**JOB**
Write out the rows below from the line containing "Considering what this" through the line containing "100 centimetres", both ends included, reproducing them without change.

(Rows of spatial question data)

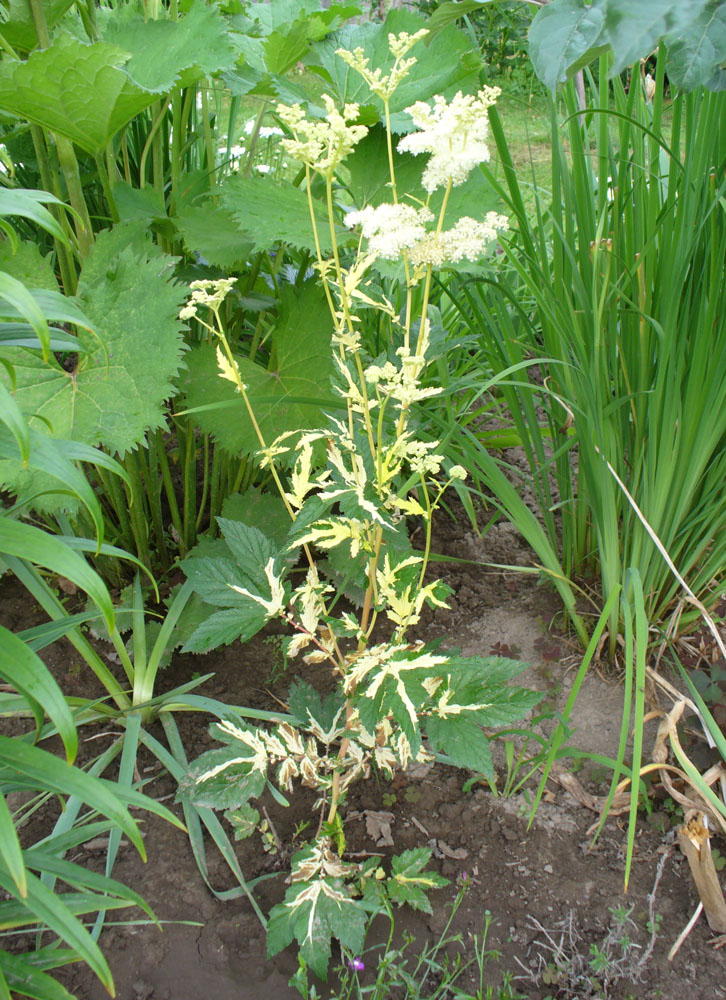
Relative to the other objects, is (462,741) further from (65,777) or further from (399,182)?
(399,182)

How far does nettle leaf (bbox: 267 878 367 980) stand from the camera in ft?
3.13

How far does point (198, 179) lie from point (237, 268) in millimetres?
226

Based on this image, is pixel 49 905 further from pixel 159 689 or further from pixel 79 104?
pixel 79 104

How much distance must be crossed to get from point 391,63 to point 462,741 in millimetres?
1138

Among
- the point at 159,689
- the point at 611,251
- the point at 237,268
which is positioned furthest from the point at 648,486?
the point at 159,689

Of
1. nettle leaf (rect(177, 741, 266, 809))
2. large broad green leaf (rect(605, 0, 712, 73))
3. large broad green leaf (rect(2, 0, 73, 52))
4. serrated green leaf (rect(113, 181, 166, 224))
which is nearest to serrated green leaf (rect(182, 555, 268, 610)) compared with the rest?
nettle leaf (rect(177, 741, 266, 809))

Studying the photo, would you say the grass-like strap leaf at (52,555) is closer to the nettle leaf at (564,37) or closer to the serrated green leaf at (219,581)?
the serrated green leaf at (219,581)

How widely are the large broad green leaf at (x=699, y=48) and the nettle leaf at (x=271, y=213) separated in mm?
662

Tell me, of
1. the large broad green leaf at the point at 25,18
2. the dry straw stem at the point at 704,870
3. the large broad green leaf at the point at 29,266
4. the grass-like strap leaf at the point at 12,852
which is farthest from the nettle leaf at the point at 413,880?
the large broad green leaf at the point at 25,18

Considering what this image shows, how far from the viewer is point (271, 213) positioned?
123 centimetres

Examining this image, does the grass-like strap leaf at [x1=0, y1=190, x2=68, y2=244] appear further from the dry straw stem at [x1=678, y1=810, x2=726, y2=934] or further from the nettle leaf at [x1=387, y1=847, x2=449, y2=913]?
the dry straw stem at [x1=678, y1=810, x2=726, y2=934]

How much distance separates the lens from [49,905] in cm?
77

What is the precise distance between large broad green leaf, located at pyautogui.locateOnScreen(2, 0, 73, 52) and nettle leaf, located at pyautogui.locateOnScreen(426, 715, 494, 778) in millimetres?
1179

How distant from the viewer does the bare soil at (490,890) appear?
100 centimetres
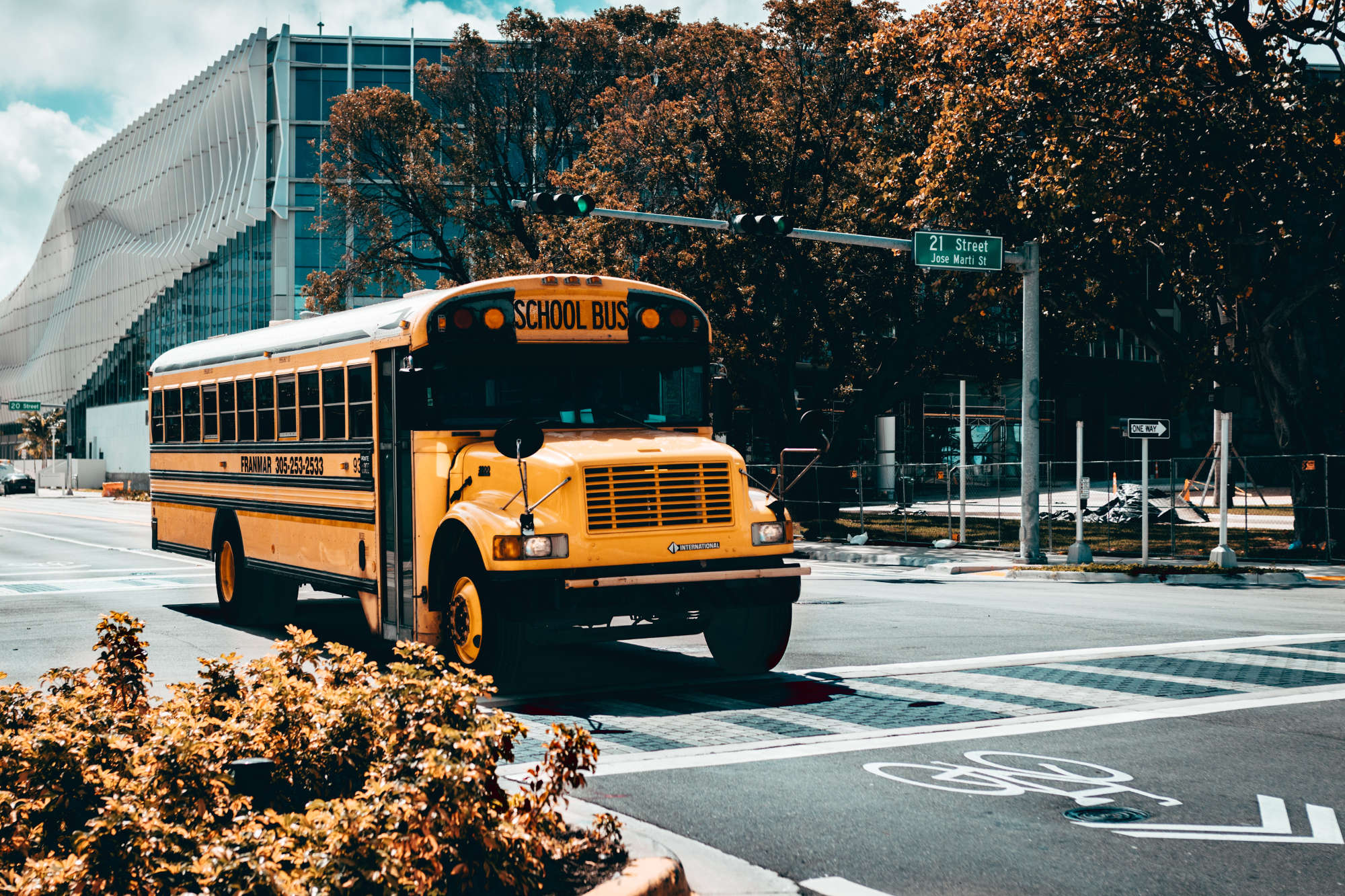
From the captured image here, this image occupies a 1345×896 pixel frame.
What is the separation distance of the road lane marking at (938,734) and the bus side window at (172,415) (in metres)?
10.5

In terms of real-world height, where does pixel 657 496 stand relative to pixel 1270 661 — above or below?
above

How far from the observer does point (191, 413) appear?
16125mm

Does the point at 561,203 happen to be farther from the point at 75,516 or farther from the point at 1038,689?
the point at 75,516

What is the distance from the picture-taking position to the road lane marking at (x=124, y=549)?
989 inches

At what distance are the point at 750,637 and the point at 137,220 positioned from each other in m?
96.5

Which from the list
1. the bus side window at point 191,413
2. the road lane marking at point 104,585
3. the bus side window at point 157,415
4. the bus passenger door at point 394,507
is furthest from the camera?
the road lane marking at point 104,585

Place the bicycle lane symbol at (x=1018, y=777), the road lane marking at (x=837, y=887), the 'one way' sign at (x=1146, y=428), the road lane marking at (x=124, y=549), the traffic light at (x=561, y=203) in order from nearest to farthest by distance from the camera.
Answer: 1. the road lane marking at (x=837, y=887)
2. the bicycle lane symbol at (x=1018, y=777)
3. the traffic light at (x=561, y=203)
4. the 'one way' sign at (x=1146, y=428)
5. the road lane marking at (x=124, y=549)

**ANSWER IN FULL**
Considering what this image shows, how far from the viewer is point (271, 213) positioned?
123 centimetres

Examining this image, does the grass-like strap leaf at [x1=0, y1=190, x2=68, y2=244] appear further from the dry straw stem at [x1=678, y1=810, x2=726, y2=934] or further from the nettle leaf at [x1=387, y1=847, x2=449, y2=913]?
the dry straw stem at [x1=678, y1=810, x2=726, y2=934]

How much distance separates the lens from [49,905] in cm?
77

What is the precise distance between large broad green leaf, located at pyautogui.locateOnScreen(2, 0, 73, 52) and nettle leaf, located at pyautogui.locateOnScreen(426, 715, 494, 778) in millimetres?
1179

How distant from the viewer does the bare soil at (490,890) appear?
100 centimetres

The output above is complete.